- _Written problem_
Repeat the lines below verbatim, leaving out the pictures.

Excerpts from spatial question data
┌──
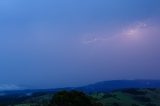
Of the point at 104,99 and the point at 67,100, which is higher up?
the point at 104,99

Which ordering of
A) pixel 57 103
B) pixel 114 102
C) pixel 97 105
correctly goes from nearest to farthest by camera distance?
pixel 57 103
pixel 97 105
pixel 114 102

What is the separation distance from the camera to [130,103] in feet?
630

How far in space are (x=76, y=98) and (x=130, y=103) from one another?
11652cm

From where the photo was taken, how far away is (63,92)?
3150 inches

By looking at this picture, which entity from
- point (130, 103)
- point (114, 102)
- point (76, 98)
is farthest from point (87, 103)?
point (130, 103)

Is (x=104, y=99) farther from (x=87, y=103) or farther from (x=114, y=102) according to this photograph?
(x=87, y=103)

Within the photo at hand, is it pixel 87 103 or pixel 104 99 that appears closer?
pixel 87 103

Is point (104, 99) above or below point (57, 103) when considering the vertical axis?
above

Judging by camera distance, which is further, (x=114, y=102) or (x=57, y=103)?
(x=114, y=102)

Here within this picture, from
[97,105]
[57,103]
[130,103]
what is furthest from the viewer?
[130,103]

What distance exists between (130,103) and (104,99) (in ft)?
45.2

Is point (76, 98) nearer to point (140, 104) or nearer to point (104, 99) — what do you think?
point (104, 99)

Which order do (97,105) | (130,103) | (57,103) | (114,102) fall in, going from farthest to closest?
1. (130,103)
2. (114,102)
3. (97,105)
4. (57,103)

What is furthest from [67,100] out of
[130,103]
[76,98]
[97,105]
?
[130,103]
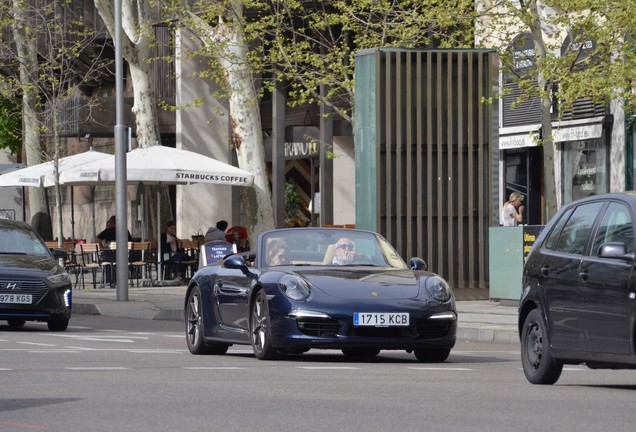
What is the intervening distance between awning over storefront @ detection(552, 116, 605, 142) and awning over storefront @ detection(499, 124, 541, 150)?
48.0 inches

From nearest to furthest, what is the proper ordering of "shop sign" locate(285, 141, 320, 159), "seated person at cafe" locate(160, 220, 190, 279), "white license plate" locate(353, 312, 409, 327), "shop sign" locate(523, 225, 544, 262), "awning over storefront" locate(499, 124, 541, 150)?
1. "white license plate" locate(353, 312, 409, 327)
2. "shop sign" locate(523, 225, 544, 262)
3. "seated person at cafe" locate(160, 220, 190, 279)
4. "awning over storefront" locate(499, 124, 541, 150)
5. "shop sign" locate(285, 141, 320, 159)

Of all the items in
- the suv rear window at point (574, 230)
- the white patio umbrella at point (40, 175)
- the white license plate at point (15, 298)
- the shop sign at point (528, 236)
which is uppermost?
the white patio umbrella at point (40, 175)

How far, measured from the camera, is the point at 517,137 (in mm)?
38156

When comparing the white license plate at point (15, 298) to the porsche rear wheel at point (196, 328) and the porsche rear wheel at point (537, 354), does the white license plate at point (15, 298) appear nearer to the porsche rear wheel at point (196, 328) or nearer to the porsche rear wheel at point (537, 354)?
the porsche rear wheel at point (196, 328)

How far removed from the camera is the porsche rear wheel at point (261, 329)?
1593cm

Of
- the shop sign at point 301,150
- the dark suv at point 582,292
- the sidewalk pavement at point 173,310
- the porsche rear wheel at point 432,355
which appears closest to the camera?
the dark suv at point 582,292

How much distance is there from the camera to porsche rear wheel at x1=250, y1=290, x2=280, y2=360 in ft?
52.3

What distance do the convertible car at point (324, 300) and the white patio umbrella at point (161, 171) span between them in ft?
53.1

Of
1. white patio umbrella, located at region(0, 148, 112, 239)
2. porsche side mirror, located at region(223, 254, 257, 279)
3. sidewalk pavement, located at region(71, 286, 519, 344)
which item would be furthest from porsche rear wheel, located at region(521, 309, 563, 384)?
white patio umbrella, located at region(0, 148, 112, 239)

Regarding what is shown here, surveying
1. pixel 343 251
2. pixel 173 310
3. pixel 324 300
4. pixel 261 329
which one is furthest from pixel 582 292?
pixel 173 310

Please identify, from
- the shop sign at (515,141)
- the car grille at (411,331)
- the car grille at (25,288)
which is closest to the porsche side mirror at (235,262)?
the car grille at (411,331)

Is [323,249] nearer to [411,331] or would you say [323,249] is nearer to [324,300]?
[324,300]

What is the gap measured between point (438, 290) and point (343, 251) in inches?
52.1

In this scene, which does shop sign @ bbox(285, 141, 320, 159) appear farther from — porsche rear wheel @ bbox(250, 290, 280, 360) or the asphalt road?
porsche rear wheel @ bbox(250, 290, 280, 360)
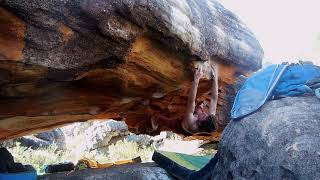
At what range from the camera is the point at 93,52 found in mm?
5320

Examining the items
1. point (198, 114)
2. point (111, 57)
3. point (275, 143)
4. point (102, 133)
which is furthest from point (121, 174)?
point (102, 133)

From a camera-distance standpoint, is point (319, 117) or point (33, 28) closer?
point (33, 28)

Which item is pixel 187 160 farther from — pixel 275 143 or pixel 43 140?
pixel 43 140

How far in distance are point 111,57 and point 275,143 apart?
103 inches

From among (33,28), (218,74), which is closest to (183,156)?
(218,74)

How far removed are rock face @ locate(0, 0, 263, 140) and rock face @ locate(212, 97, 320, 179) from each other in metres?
1.72

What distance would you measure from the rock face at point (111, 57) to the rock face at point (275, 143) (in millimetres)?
1725

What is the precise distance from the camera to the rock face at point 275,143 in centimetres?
436

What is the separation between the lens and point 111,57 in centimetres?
560

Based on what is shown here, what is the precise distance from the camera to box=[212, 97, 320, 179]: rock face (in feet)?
14.3

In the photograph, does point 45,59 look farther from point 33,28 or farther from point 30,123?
point 30,123

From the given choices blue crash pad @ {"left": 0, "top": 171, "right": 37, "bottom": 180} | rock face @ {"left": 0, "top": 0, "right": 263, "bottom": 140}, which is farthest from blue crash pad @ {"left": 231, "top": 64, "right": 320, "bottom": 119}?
blue crash pad @ {"left": 0, "top": 171, "right": 37, "bottom": 180}

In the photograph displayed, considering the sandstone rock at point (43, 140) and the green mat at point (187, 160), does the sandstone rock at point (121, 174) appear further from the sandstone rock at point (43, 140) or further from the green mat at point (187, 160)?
the sandstone rock at point (43, 140)

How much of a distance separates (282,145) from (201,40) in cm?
259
└──
- _Answer below_
Of the point at 104,99 and the point at 67,100, which is higher up?
the point at 104,99

Which ordering of
A) pixel 57 103
B) pixel 114 102
C) pixel 97 105
correctly goes from nearest to farthest by camera distance?
pixel 57 103
pixel 97 105
pixel 114 102

What is the separation distance from the camera to [130,103] in feet?
630

How far in space are (x=76, y=98) and (x=130, y=103) from one another?
11652cm

From where the photo was taken, how far away is (63,92)?
3150 inches

By looking at this picture, which entity from
- point (130, 103)
- point (114, 102)
- point (76, 98)
is farthest from point (87, 103)?
point (130, 103)

Is (x=104, y=99) farther from (x=87, y=103) or farther from (x=114, y=102) according to this photograph?
(x=87, y=103)

Within the photo at hand, is it pixel 87 103 or pixel 104 99 that appears closer?
pixel 87 103

Is point (104, 99) above or below point (57, 103) when considering the vertical axis?
above

Judging by camera distance, which is further, (x=114, y=102) or (x=57, y=103)?
(x=114, y=102)

Here within this picture, from
[97,105]
[57,103]
[130,103]
what is furthest from the viewer?
[130,103]

What distance exists between (130,103) and (104,99) (in ft)?
45.2

Is point (76, 98) nearer to point (140, 104) or nearer to point (104, 99) — what do you think?
point (104, 99)

Which order do (97,105) | (130,103) | (57,103) | (114,102) fall in, going from farthest to closest?
1. (130,103)
2. (114,102)
3. (97,105)
4. (57,103)

What is furthest from [67,100] out of
[130,103]
[76,98]
[97,105]
?
[130,103]
What is the intervening distance between awning over storefront @ detection(552, 116, 605, 142) and awning over storefront @ detection(499, 124, 541, 150)?
48.0 inches

From nearest to furthest, what is the proper ordering of "shop sign" locate(285, 141, 320, 159), "seated person at cafe" locate(160, 220, 190, 279), "white license plate" locate(353, 312, 409, 327), "shop sign" locate(523, 225, 544, 262), "awning over storefront" locate(499, 124, 541, 150)?
1. "white license plate" locate(353, 312, 409, 327)
2. "shop sign" locate(523, 225, 544, 262)
3. "seated person at cafe" locate(160, 220, 190, 279)
4. "awning over storefront" locate(499, 124, 541, 150)
5. "shop sign" locate(285, 141, 320, 159)

Of all the items in
- the suv rear window at point (574, 230)
- the white patio umbrella at point (40, 175)
- the white license plate at point (15, 298)
- the shop sign at point (528, 236)
which is uppermost?
the white patio umbrella at point (40, 175)

How far, measured from the camera, is the point at 517,137 (in mm)?
38156

When comparing the white license plate at point (15, 298) to the porsche rear wheel at point (196, 328) and the porsche rear wheel at point (537, 354), does the white license plate at point (15, 298) appear nearer to the porsche rear wheel at point (196, 328) or nearer to the porsche rear wheel at point (537, 354)?
the porsche rear wheel at point (196, 328)

How far removed from the camera is the porsche rear wheel at point (261, 329)?
1593cm

Of
- the shop sign at point 301,150
- the dark suv at point 582,292
- the sidewalk pavement at point 173,310
- the porsche rear wheel at point 432,355
which appears closest to the camera?
the dark suv at point 582,292

How much distance is there from the camera to porsche rear wheel at x1=250, y1=290, x2=280, y2=360 in ft?
52.3

What distance do the convertible car at point (324, 300) and the white patio umbrella at point (161, 171) span between them in ft?
53.1

Of
1. white patio umbrella, located at region(0, 148, 112, 239)
2. porsche side mirror, located at region(223, 254, 257, 279)
3. sidewalk pavement, located at region(71, 286, 519, 344)
which item would be furthest from porsche rear wheel, located at region(521, 309, 563, 384)?
white patio umbrella, located at region(0, 148, 112, 239)

Regarding what is shown here, surveying
1. pixel 343 251
2. pixel 173 310
3. pixel 324 300
4. pixel 261 329
which one is furthest from pixel 582 292?
pixel 173 310

Please identify, from
- the shop sign at (515,141)
- the car grille at (411,331)
- the car grille at (25,288)
which is closest to the porsche side mirror at (235,262)?
the car grille at (411,331)

Is [323,249] nearer to [411,331] or would you say [323,249] is nearer to [324,300]?
[324,300]

What is the gap measured between point (438, 290) and point (343, 251) in inches?
52.1

In this scene, which does shop sign @ bbox(285, 141, 320, 159) appear farther from — porsche rear wheel @ bbox(250, 290, 280, 360) or the asphalt road?
porsche rear wheel @ bbox(250, 290, 280, 360)
At what range from the camera is the point at 93,52 found in mm?
5320

Examining the items
1. point (198, 114)
2. point (111, 57)
3. point (275, 143)
4. point (102, 133)
which is furthest from point (121, 174)?
point (102, 133)

From a camera-distance standpoint, is point (319, 117) or point (33, 28) closer?
point (33, 28)

Which item is pixel 187 160 farther from — pixel 275 143 or pixel 43 140?
pixel 43 140

How far in distance are point 111,57 and point 275,143 apart?
103 inches

From among (33,28), (218,74), which is closest to (183,156)?
(218,74)

How far removed are rock face @ locate(0, 0, 263, 140) and rock face @ locate(212, 97, 320, 179) from each other in metres?
1.72

What distance would you measure from the rock face at point (111, 57) to the rock face at point (275, 143) (in millimetres)?
1725

What is the precise distance from the camera to the rock face at point 275,143 in centimetres?
436

What is the separation between the lens and point 111,57 in centimetres?
560

Based on what is shown here, what is the precise distance from the camera to box=[212, 97, 320, 179]: rock face (in feet)?
14.3

In the photograph, does point 45,59 look farther from point 33,28 or farther from point 30,123?
point 30,123

From the given choices blue crash pad @ {"left": 0, "top": 171, "right": 37, "bottom": 180} | rock face @ {"left": 0, "top": 0, "right": 263, "bottom": 140}, which is farthest from blue crash pad @ {"left": 231, "top": 64, "right": 320, "bottom": 119}?
blue crash pad @ {"left": 0, "top": 171, "right": 37, "bottom": 180}

In the photograph displayed, considering the sandstone rock at point (43, 140) and the green mat at point (187, 160), does the sandstone rock at point (121, 174) appear further from the sandstone rock at point (43, 140) or further from the green mat at point (187, 160)?
the sandstone rock at point (43, 140)

How much of a distance separates (282,145) from (201,40) in cm?
259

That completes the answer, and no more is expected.